-- start of ENTRIES --
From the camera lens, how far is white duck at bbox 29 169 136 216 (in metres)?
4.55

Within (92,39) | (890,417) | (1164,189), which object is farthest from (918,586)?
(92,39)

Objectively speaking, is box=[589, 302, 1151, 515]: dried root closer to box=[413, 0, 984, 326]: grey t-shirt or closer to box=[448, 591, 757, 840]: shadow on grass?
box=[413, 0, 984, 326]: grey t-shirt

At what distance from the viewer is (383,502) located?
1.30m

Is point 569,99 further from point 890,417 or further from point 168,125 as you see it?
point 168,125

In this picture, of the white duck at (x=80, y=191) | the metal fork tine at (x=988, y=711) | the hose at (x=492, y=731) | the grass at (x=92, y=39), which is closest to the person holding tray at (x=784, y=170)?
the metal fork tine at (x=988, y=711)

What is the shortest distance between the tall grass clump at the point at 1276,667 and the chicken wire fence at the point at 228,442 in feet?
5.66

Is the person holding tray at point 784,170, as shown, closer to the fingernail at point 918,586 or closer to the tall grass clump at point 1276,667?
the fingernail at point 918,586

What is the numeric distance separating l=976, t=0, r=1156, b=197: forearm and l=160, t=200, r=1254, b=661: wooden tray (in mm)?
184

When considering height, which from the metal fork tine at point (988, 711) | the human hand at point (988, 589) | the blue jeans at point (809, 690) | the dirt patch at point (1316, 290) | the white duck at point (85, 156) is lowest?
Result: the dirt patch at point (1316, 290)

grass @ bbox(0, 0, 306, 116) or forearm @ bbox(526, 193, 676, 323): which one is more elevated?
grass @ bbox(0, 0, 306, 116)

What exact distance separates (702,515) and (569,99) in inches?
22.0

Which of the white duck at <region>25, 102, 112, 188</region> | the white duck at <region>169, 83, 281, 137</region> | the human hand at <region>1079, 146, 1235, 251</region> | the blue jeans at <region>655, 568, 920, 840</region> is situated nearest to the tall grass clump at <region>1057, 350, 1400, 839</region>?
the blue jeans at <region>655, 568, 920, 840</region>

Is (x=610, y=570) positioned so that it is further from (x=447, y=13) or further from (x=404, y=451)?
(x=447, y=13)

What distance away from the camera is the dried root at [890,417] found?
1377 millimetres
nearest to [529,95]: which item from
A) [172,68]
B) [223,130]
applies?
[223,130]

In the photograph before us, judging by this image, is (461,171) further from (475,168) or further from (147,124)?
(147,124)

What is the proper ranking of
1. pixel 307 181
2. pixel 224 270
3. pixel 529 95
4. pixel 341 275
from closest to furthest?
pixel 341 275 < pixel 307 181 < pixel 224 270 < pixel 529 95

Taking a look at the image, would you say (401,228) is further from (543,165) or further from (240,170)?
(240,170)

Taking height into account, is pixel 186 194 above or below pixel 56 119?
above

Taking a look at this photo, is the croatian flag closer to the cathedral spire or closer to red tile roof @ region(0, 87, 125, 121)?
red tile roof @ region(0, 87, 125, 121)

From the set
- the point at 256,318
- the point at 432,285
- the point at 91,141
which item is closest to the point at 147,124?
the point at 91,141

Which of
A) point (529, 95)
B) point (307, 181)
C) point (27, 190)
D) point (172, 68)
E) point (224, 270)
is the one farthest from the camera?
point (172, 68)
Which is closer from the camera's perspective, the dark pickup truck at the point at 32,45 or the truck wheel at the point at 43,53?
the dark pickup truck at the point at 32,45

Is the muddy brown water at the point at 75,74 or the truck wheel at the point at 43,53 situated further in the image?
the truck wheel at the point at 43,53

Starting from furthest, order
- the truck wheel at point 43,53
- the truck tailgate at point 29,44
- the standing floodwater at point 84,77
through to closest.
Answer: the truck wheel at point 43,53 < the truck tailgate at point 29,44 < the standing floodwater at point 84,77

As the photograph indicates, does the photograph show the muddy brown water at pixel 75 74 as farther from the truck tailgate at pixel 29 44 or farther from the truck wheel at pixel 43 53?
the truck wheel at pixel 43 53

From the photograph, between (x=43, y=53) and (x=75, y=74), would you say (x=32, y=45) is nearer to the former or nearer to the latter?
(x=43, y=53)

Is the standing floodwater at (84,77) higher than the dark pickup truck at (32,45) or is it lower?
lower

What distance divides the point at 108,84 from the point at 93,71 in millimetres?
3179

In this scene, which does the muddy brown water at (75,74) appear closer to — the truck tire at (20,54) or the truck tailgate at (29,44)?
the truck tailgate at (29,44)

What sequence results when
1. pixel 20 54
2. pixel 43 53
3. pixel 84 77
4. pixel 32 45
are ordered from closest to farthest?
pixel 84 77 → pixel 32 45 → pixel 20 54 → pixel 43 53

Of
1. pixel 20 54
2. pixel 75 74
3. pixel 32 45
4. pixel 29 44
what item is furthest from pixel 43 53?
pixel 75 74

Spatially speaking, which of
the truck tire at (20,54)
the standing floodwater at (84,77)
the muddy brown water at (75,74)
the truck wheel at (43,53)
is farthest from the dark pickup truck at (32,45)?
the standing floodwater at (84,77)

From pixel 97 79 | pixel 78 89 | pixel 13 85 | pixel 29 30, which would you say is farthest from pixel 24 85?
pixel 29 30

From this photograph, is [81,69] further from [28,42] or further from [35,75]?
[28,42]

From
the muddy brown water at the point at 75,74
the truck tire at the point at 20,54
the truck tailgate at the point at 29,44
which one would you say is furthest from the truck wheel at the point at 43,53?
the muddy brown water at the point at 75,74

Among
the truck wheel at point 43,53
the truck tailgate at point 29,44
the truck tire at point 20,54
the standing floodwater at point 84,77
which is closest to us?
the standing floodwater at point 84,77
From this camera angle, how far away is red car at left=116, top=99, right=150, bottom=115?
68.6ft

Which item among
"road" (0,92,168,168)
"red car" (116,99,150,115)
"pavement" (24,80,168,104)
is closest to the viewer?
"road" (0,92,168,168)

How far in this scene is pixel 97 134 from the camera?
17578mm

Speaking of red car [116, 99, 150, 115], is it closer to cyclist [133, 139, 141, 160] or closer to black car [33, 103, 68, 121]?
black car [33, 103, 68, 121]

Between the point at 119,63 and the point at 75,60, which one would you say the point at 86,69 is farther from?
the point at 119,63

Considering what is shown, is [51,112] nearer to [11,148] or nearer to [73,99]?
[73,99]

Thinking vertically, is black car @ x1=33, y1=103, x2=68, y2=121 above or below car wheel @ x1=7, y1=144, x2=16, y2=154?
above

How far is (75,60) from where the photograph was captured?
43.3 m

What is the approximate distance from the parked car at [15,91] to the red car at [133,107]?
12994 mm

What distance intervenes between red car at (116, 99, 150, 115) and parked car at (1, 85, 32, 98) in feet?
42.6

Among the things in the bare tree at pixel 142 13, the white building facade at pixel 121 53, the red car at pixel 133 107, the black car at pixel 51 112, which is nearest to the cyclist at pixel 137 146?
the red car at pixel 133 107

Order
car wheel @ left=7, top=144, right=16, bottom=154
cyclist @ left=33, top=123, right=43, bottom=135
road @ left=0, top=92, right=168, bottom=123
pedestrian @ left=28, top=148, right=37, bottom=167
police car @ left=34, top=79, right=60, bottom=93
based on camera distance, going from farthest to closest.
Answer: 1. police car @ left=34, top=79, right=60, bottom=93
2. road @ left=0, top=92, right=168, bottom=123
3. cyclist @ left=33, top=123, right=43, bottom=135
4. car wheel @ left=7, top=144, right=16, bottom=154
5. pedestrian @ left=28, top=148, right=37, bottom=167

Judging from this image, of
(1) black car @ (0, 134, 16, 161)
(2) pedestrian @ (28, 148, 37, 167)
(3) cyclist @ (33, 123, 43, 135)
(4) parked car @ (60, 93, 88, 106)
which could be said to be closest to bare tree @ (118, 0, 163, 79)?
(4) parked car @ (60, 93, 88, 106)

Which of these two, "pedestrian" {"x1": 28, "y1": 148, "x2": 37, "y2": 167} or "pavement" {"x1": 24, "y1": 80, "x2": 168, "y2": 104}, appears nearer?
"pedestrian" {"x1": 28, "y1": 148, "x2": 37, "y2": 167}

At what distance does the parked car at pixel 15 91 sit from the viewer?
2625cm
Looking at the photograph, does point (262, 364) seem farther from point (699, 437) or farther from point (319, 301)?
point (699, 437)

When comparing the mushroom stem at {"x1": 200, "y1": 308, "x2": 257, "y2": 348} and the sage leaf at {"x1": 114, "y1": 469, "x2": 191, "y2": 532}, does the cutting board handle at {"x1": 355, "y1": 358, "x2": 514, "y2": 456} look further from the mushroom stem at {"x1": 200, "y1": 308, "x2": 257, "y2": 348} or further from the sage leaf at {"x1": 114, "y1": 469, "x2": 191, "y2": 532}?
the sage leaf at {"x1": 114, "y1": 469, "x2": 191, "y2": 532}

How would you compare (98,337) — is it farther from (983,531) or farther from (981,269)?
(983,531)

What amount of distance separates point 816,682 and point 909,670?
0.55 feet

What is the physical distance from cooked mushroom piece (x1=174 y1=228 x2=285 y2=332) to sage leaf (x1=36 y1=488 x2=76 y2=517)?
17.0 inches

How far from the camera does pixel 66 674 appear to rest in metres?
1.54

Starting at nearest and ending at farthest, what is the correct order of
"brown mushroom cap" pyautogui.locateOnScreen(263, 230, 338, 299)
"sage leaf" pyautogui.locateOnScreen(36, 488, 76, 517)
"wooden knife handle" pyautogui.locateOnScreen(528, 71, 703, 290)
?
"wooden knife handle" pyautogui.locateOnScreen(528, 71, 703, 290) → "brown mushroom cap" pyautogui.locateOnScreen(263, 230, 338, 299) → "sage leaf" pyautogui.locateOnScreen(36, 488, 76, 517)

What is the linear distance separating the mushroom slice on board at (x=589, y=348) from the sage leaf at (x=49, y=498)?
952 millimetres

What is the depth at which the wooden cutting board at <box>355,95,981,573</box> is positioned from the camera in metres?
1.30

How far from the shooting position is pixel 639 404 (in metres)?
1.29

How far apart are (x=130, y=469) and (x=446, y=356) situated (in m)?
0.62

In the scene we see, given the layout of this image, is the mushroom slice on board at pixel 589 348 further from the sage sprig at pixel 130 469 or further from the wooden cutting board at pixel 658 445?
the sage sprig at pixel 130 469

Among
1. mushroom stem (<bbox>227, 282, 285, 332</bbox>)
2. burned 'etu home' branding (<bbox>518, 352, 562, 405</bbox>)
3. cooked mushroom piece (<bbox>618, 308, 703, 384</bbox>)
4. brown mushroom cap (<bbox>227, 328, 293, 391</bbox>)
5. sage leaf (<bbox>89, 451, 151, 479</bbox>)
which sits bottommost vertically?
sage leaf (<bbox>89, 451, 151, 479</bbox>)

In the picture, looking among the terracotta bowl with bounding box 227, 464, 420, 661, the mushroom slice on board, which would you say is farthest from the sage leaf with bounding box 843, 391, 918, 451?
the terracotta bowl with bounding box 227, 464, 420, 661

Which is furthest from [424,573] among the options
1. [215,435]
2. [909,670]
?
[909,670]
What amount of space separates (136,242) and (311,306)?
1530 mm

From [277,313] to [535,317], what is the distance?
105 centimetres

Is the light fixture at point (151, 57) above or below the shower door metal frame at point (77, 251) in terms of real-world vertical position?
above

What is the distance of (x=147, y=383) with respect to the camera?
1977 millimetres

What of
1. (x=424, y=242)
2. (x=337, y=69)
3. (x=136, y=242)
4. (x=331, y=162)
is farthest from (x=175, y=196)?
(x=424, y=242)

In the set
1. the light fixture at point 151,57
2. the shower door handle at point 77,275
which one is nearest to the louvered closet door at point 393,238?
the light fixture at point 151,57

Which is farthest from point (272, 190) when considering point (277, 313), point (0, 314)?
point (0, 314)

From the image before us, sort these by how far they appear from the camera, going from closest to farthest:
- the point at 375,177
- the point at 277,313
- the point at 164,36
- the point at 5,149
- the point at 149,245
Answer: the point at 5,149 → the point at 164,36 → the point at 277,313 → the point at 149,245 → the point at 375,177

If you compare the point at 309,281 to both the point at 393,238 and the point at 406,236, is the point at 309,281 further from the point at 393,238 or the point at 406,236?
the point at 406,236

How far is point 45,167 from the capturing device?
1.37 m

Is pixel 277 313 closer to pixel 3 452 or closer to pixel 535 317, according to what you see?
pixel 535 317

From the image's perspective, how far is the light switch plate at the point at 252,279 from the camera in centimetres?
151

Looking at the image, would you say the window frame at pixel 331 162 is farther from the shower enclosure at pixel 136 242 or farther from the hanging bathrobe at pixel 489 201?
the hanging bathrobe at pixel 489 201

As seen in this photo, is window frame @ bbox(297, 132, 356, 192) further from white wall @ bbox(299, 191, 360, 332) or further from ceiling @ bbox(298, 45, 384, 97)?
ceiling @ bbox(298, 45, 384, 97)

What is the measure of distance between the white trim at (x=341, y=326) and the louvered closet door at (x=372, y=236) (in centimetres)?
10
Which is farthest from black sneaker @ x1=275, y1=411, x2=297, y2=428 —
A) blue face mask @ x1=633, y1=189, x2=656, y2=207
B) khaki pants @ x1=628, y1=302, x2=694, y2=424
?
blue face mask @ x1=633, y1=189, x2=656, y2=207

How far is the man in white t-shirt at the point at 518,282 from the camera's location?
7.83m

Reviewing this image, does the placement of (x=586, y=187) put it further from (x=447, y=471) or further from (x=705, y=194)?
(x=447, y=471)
-- end of ENTRIES --
> [EXERCISE DIRECTIONS]: Rewrite the data from the line containing "Is the person" through the line containing "1377 millimetres" as a numbered list, omitting blank lines. Include both of those lines and nothing outside that span.

> [OUTPUT]:
1. Is the person holding tray at point 784,170, as shown, closer to the fingernail at point 918,586 or closer to the tall grass clump at point 1276,667?
2. the fingernail at point 918,586
3. What is the numeric distance separating l=976, t=0, r=1156, b=197: forearm and l=160, t=200, r=1254, b=661: wooden tray (in mm)?
4. 184
5. When considering height, which from the metal fork tine at point (988, 711) | the human hand at point (988, 589) | the blue jeans at point (809, 690) | the dirt patch at point (1316, 290) | the white duck at point (85, 156) is lowest?
6. Result: the dirt patch at point (1316, 290)
7. grass @ bbox(0, 0, 306, 116) or forearm @ bbox(526, 193, 676, 323): which one is more elevated?
8. grass @ bbox(0, 0, 306, 116)
9. What exact distance separates (702,515) and (569,99) in inches?
10. 22.0
11. Which of the white duck at <region>25, 102, 112, 188</region> | the white duck at <region>169, 83, 281, 137</region> | the human hand at <region>1079, 146, 1235, 251</region> | the blue jeans at <region>655, 568, 920, 840</region> is situated nearest to the tall grass clump at <region>1057, 350, 1400, 839</region>?
12. the blue jeans at <region>655, 568, 920, 840</region>
13. Is (x=610, y=570) positioned so that it is further from (x=447, y=13) or further from (x=404, y=451)?
14. (x=447, y=13)
15. What distance away from the camera is the dried root at [890,417] found?
16. 1377 millimetres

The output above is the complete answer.